NVIDIA Fixes Blackwell: A Swift Response to the GPU Issue
12:57, 24.10.2024
NVIDIA CEO Jensen Huang acknowledged a design flaw in the Blackwell series GPU, which led to delays in the supply of AI chips. The issue involved a functional defect that resulted in a low yield of working chips. According to Huang, the fault was entirely on NVIDIA and not their manufacturing partner TSMC, as some sources had suggested. He emphasized that TSMC was not only uninvolved in the problem but also played an active role in helping to fix it.
Chip Improvements and TSMC’s Role
The issue was resolved by modifying the upper metal layers and silicon bumps in the GPU, which enhanced performance. The fix required significant efforts, given the need to simultaneously manufacture seven different types of chips from scratch. The main challenges were associated with the CoWoS-L packaging technology, which uses LSI silicon bridges, the RDL interposer, and GPU chiplets. Problems arose due to thermal expansion of the components, causing system deformation. Such fixes typically take around 10 cycles, but NVIDIA and TSMC managed to resolve the issue in record time.

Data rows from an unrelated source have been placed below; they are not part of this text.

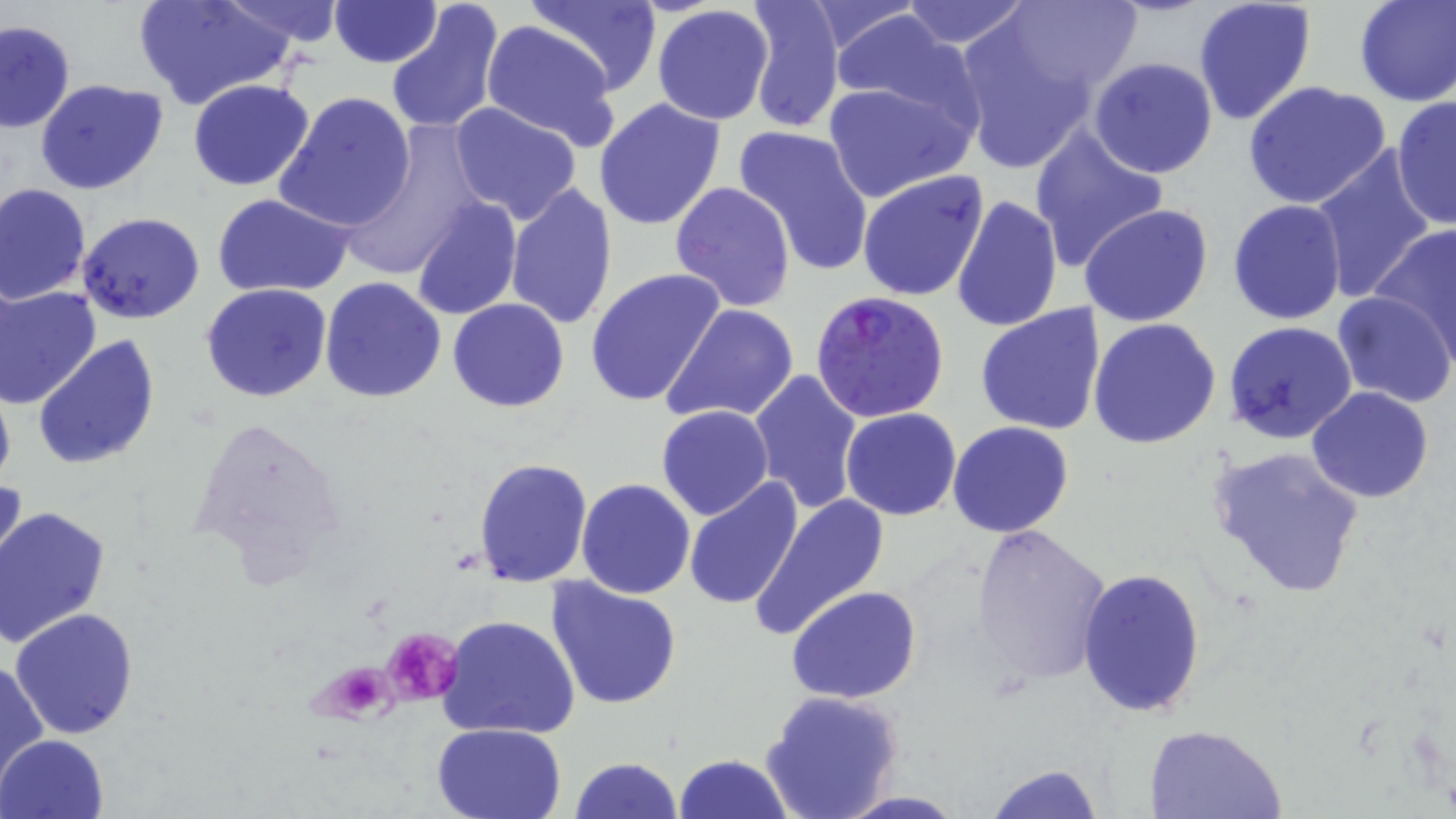

slide-level diagnosis = Plasmodium falciparum
stain = May-Grünwald-Giemsa
platelet locations = approximate bounding boxes as named x1/y1/x2/y2 corners in pixels: (x1=381, y1=625, x2=463, y2=707), (x1=315, y1=660, x2=397, y2=726)
modality = light microscopy
field of view = one of a larger specimen
image size = 1456×819 pixels
uninfected red blood cell locations = approximate bounding boxes as named x1/y1/x2/y2 corners in pixels: (x1=135, y1=0, x2=294, y2=112), (x1=221, y1=0, x2=345, y2=47), (x1=329, y1=0, x2=441, y2=68), (x1=385, y1=0, x2=507, y2=137), (x1=527, y1=0, x2=661, y2=94), (x1=744, y1=0, x2=844, y2=133), (x1=898, y1=0, x2=1034, y2=48), (x1=1193, y1=0, x2=1318, y2=126), (x1=1354, y1=0, x2=1455, y2=105), (x1=802, y1=1, x2=927, y2=58), (x1=988, y1=1, x2=1143, y2=99), (x1=651, y1=4, x2=775, y2=125), (x1=828, y1=8, x2=979, y2=127), (x1=479, y1=16, x2=620, y2=150), (x1=950, y1=16, x2=1103, y2=177), (x1=0, y1=18, x2=74, y2=134), (x1=1088, y1=57, x2=1218, y2=179), (x1=35, y1=79, x2=168, y2=197), (x1=187, y1=79, x2=316, y2=191), (x1=822, y1=80, x2=974, y2=201), (x1=1244, y1=82, x2=1393, y2=211), (x1=275, y1=90, x2=415, y2=232), (x1=1392, y1=94, x2=1455, y2=233), (x1=593, y1=97, x2=727, y2=232), (x1=447, y1=102, x2=584, y2=225), (x1=336, y1=121, x2=490, y2=284), (x1=730, y1=123, x2=876, y2=277), (x1=1027, y1=127, x2=1169, y2=270), (x1=1310, y1=147, x2=1440, y2=304), (x1=857, y1=170, x2=990, y2=302), (x1=0, y1=182, x2=91, y2=304), (x1=504, y1=182, x2=618, y2=330), (x1=669, y1=182, x2=797, y2=312), (x1=212, y1=193, x2=355, y2=296), (x1=952, y1=194, x2=1062, y2=335), (x1=411, y1=199, x2=523, y2=320), (x1=1226, y1=199, x2=1347, y2=324), (x1=1080, y1=203, x2=1212, y2=326), (x1=77, y1=213, x2=205, y2=324), (x1=1369, y1=222, x2=1456, y2=361), (x1=584, y1=269, x2=723, y2=409), (x1=319, y1=276, x2=448, y2=404), (x1=201, y1=283, x2=332, y2=403), (x1=0, y1=285, x2=101, y2=408), (x1=1333, y1=290, x2=1455, y2=408), (x1=447, y1=299, x2=570, y2=413), (x1=975, y1=303, x2=1108, y2=435), (x1=663, y1=304, x2=802, y2=425), (x1=1087, y1=318, x2=1221, y2=448), (x1=1224, y1=321, x2=1356, y2=445), (x1=33, y1=335, x2=161, y2=470), (x1=749, y1=369, x2=863, y2=513), (x1=0, y1=376, x2=15, y2=496), (x1=1307, y1=386, x2=1434, y2=503), (x1=656, y1=405, x2=775, y2=520), (x1=841, y1=407, x2=962, y2=521), (x1=186, y1=412, x2=348, y2=589), (x1=948, y1=421, x2=1073, y2=537), (x1=1206, y1=444, x2=1367, y2=599), (x1=473, y1=457, x2=594, y2=588), (x1=1, y1=475, x2=28, y2=591), (x1=682, y1=477, x2=803, y2=611), (x1=577, y1=478, x2=696, y2=599), (x1=749, y1=492, x2=890, y2=640), (x1=0, y1=505, x2=110, y2=649), (x1=970, y1=523, x2=1113, y2=687), (x1=1078, y1=565, x2=1206, y2=718), (x1=545, y1=578, x2=681, y2=709), (x1=787, y1=584, x2=922, y2=704), (x1=10, y1=608, x2=140, y2=740), (x1=436, y1=613, x2=582, y2=743), (x1=1, y1=660, x2=47, y2=784), (x1=759, y1=689, x2=904, y2=819), (x1=431, y1=721, x2=568, y2=818), (x1=1143, y1=723, x2=1285, y2=818), (x1=1, y1=733, x2=108, y2=818), (x1=673, y1=753, x2=795, y2=819), (x1=569, y1=757, x2=684, y2=819), (x1=981, y1=762, x2=1104, y2=819)
magnification = 1000x
Plasmodium falciparum-infected red blood cell locations = approximate bounding boxes as named x1/y1/x2/y2 corners in pixels: (x1=808, y1=291, x2=952, y2=426)
preparation = thin blood smear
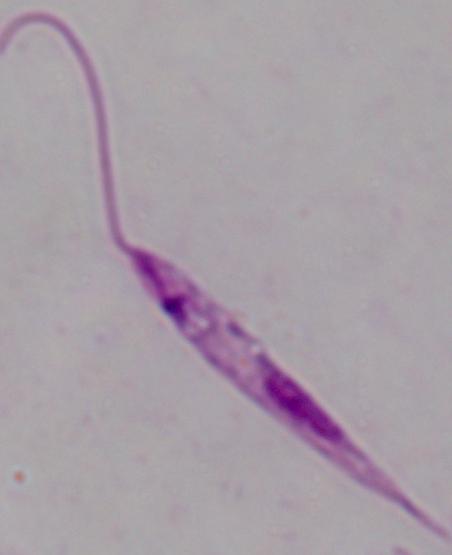
A Leishmania parasite is shown. 1000x magnification. Photomicrograph.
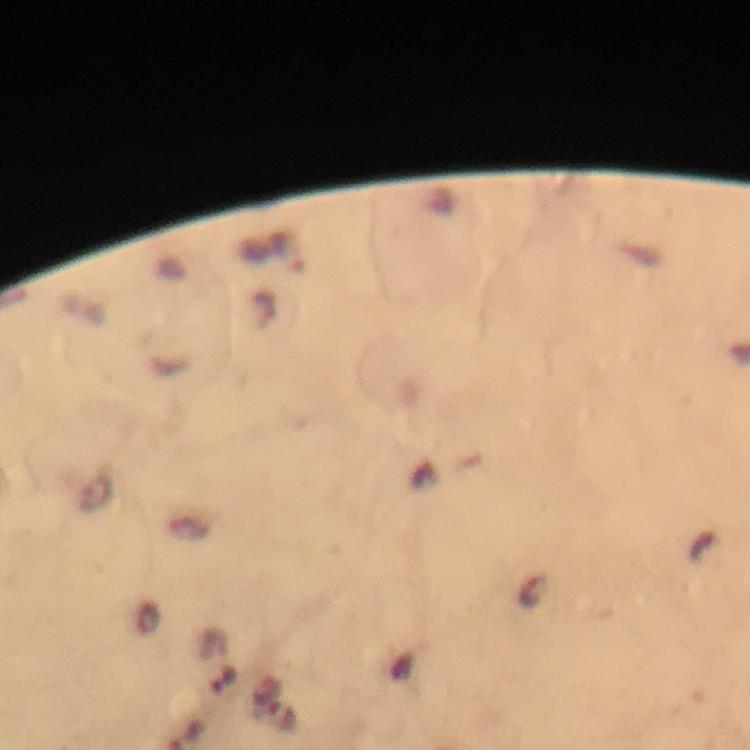

{
  "stain": "Giemsa",
  "preparation": "thick smear",
  "magnification": "100x",
  "immersion_oil": "applied",
  "context": "from a malaria diagnostic workup",
  "capture": "smartphone camera through the microscope",
  "cropped_from": "one field of view",
  "image_size": "750×750 pixels",
  "malaria_parasite_locations": "approximate centers as [x, y] in pixels: [283, 718]"
}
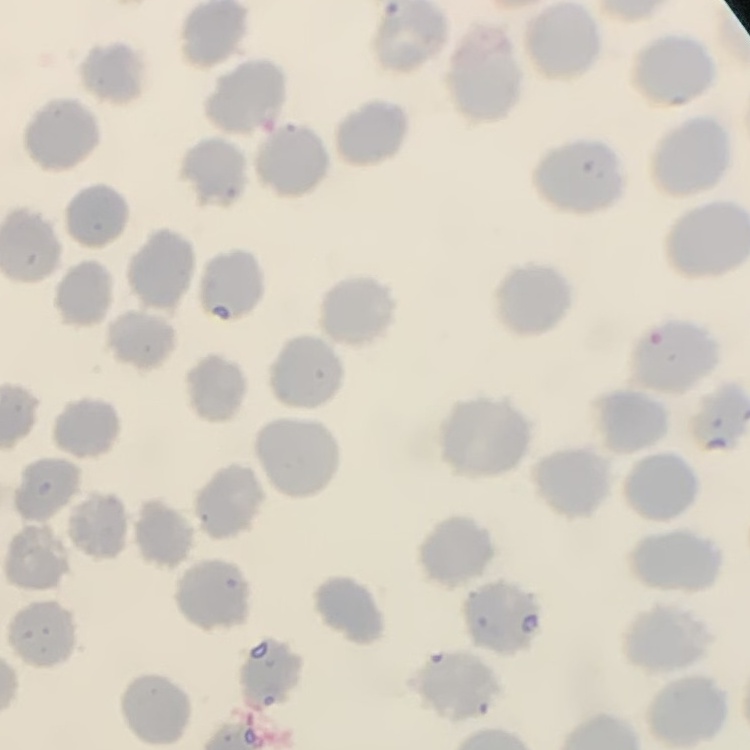

Summary:
  - Red blood cell morphology: no rouleaux formation
  - Image type: one tile cut from a larger photomicrograph
  - Preparation: thin blood film
  - Stain: Field's or Giemsa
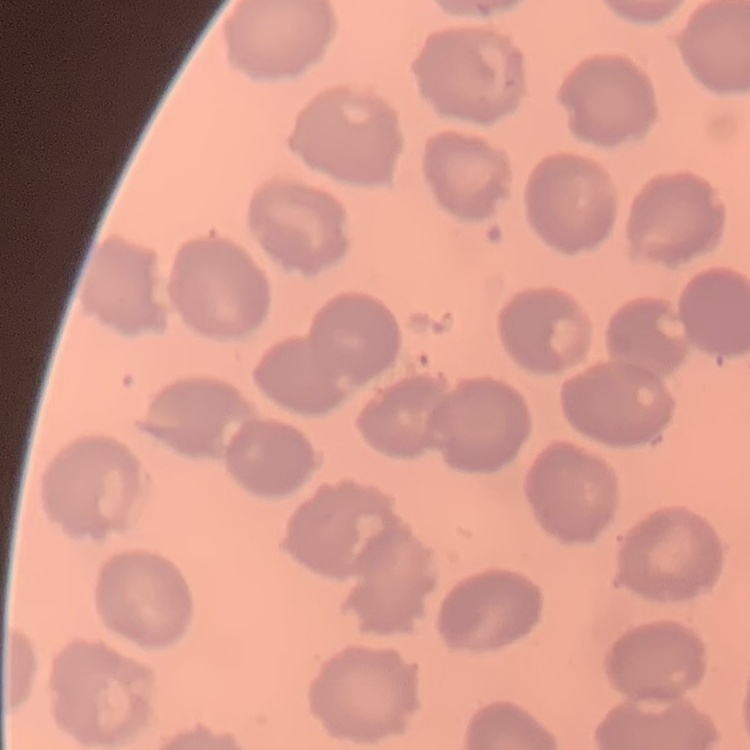
The erythrocytes exhibit no rouleaux formation. Thin blood film. Square crop of a larger photomicrograph. Field's or Giemsa stain.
Draw a bounding box around every artifact (stain precipitate or debris).
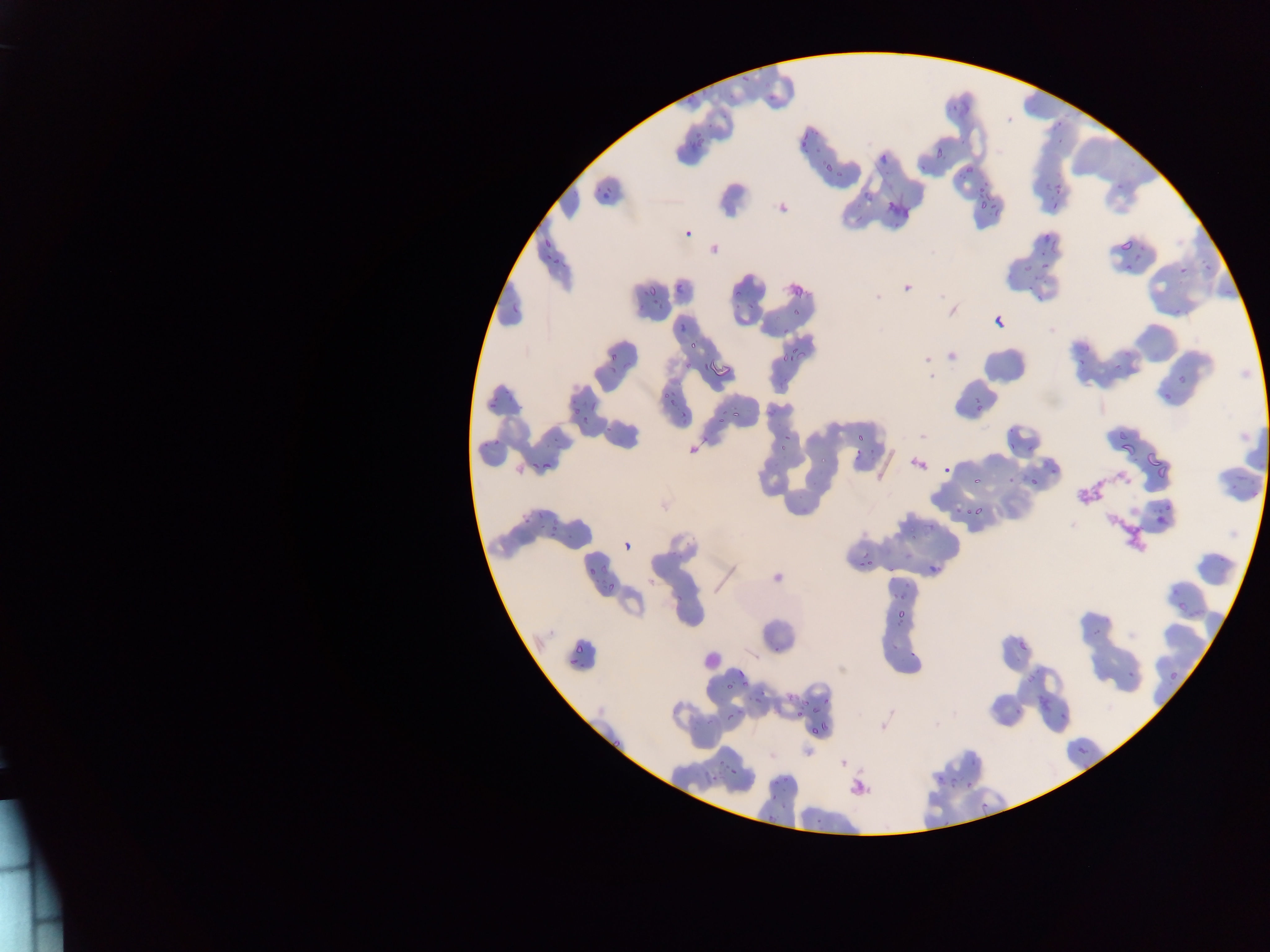

Approximate bounding boxes as (left, top, right, bottom) in pixels.
Artifacts (stain precipitate or debris): (884, 200, 908, 218), (783, 278, 806, 301), (1069, 474, 1108, 515), (1107, 510, 1150, 550), (846, 777, 868, 797).

Leukocyte locations: (700, 644, 726, 675). Malaria parasite locations: (740, 65, 756, 84), (686, 87, 704, 104), (770, 91, 777, 101), (727, 95, 737, 103), (946, 101, 960, 115), (704, 115, 719, 128), (1054, 116, 1063, 127), (686, 132, 709, 148), (794, 132, 811, 156), (1054, 135, 1062, 144), (932, 147, 944, 164), (876, 151, 890, 163), (823, 160, 838, 174), (962, 161, 983, 178), (918, 165, 927, 177), (1046, 174, 1064, 187), (596, 182, 611, 206), (976, 185, 995, 211), (861, 186, 876, 200), (1052, 202, 1060, 210), (683, 227, 694, 239), (1044, 231, 1051, 240), (1050, 235, 1061, 251), (1117, 235, 1135, 250), (544, 237, 553, 253), (543, 254, 551, 259), (551, 256, 561, 267), (1200, 259, 1211, 269), (1042, 260, 1054, 267), (1122, 264, 1132, 271), (1177, 265, 1187, 277), (675, 276, 687, 294), (639, 283, 656, 297), (1026, 283, 1034, 292), (729, 289, 741, 299), (1034, 293, 1042, 304), (651, 294, 667, 313), (744, 300, 759, 317), (511, 302, 516, 316), (1173, 302, 1183, 316), (789, 308, 803, 319), (994, 316, 1006, 329), (677, 319, 686, 331), (778, 344, 803, 369), (687, 345, 695, 351), (607, 347, 620, 360), (1075, 357, 1084, 367), (706, 360, 729, 380), (1112, 360, 1126, 372), (684, 362, 692, 370), (1175, 368, 1195, 383), (654, 379, 679, 403), (500, 391, 511, 397), (1162, 391, 1173, 400), (670, 396, 684, 414), (973, 396, 979, 404), (590, 399, 595, 410), (485, 400, 494, 409), (512, 404, 521, 411), (571, 407, 583, 415), (713, 408, 728, 430), (730, 408, 743, 422), (679, 411, 689, 423), (582, 413, 593, 424), (607, 423, 614, 431), (776, 431, 794, 454), (850, 431, 872, 455), (544, 432, 564, 445), (1007, 436, 1024, 450), (1118, 438, 1132, 453), (493, 439, 503, 444), (1028, 443, 1037, 452), (1145, 449, 1168, 468), (870, 450, 879, 462), (818, 453, 827, 463), (542, 460, 551, 467), (1152, 460, 1178, 482), (529, 461, 541, 469), (941, 464, 954, 475), (1049, 465, 1056, 474), (1029, 477, 1037, 487), (973, 481, 984, 488), (1159, 502, 1175, 514), (970, 504, 985, 518), (956, 505, 965, 513), (532, 510, 543, 522), (1153, 513, 1166, 526), (550, 514, 564, 533), (518, 518, 528, 526), (544, 524, 561, 540), (908, 527, 916, 539), (623, 541, 633, 551), (866, 556, 873, 566), (585, 558, 601, 575), (925, 560, 945, 579), (856, 561, 863, 570), (1171, 580, 1179, 593), (603, 583, 620, 593), (888, 587, 905, 601), (1177, 600, 1189, 613), (1189, 602, 1208, 620), (893, 604, 911, 623), (1014, 636, 1031, 657), (575, 638, 588, 657), (890, 641, 899, 650), (773, 645, 781, 655), (908, 648, 921, 658), (567, 660, 576, 667), (734, 668, 750, 686), (1126, 670, 1136, 678), (1169, 671, 1177, 683), (723, 682, 733, 695), (785, 689, 801, 703), (1034, 693, 1053, 713), (824, 695, 834, 702), (754, 696, 760, 706), (800, 696, 825, 718), (733, 702, 747, 715), (1013, 703, 1023, 716), (795, 713, 803, 724), (705, 715, 713, 725), (726, 715, 734, 722), (812, 717, 830, 737), (604, 737, 620, 750), (1075, 742, 1093, 762), (718, 757, 728, 766), (731, 764, 744, 775), (773, 774, 789, 786), (938, 774, 944, 785), (949, 775, 958, 785), (709, 776, 720, 784), (967, 778, 975, 788), (780, 799, 794, 810), (979, 801, 989, 812), (764, 809, 777, 828), (812, 813, 827, 821), (941, 821, 953, 827) | approximate (x, y) pixel centers of objects too small to bound: (1027, 267), (612, 370), (979, 407), (486, 445), (929, 528), (774, 797). Photographed through a microscope with a mobile-phone camera. Sample from Ghana. One field of view. Thin blood film. Image is 1270×952 pixels.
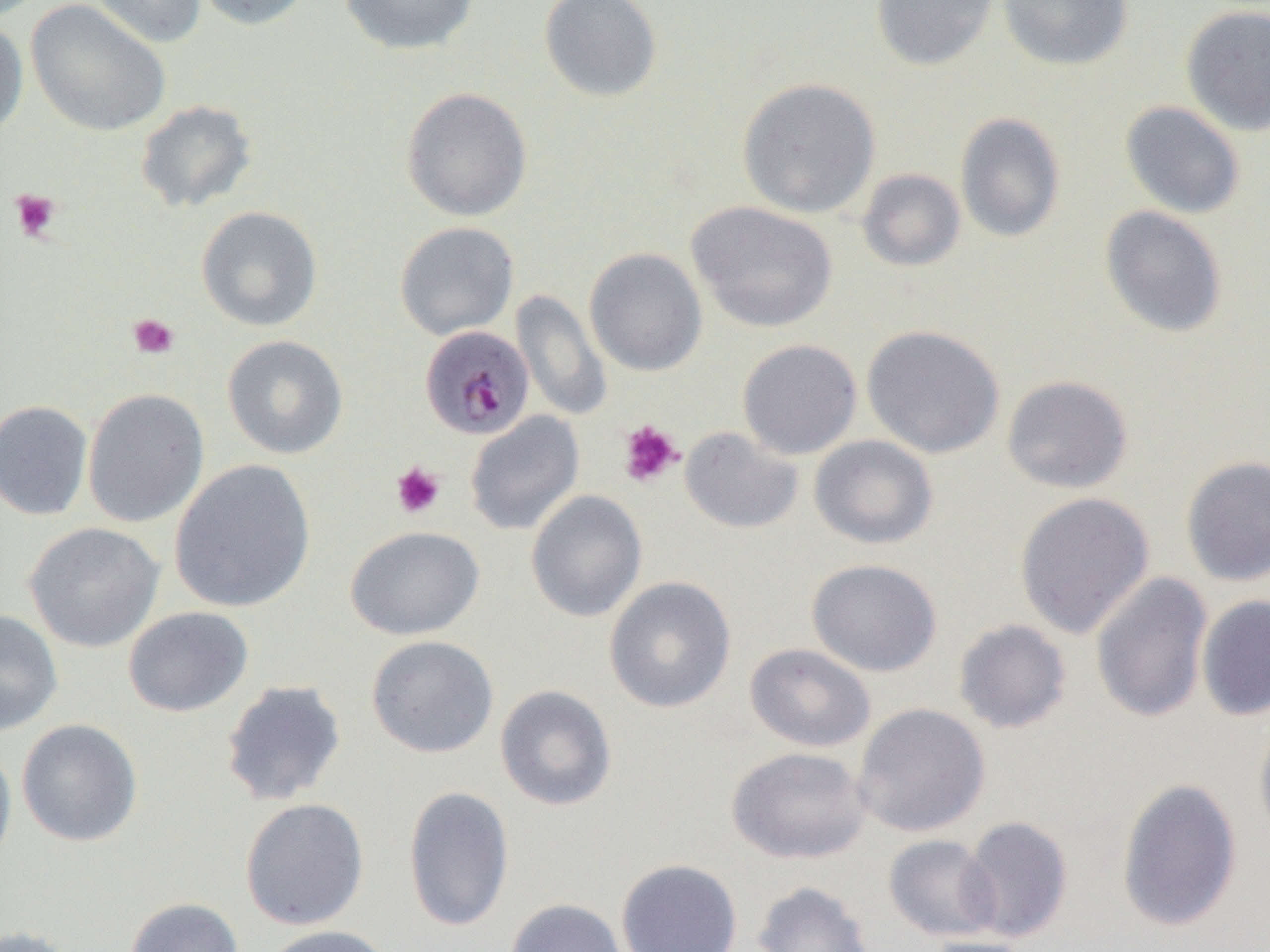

Mass Production of the Updated Chips
The updated Blackwell B100 and B200 GPUs are set to enter mass production by the end of October, with shipments expected to begin early next year. While the production of the improved chips is ramping up, NVIDIA still anticipates some shortage of high-performance GPUs in 2024, particularly for major cloud providers such as AWS, Google, and Microsoft.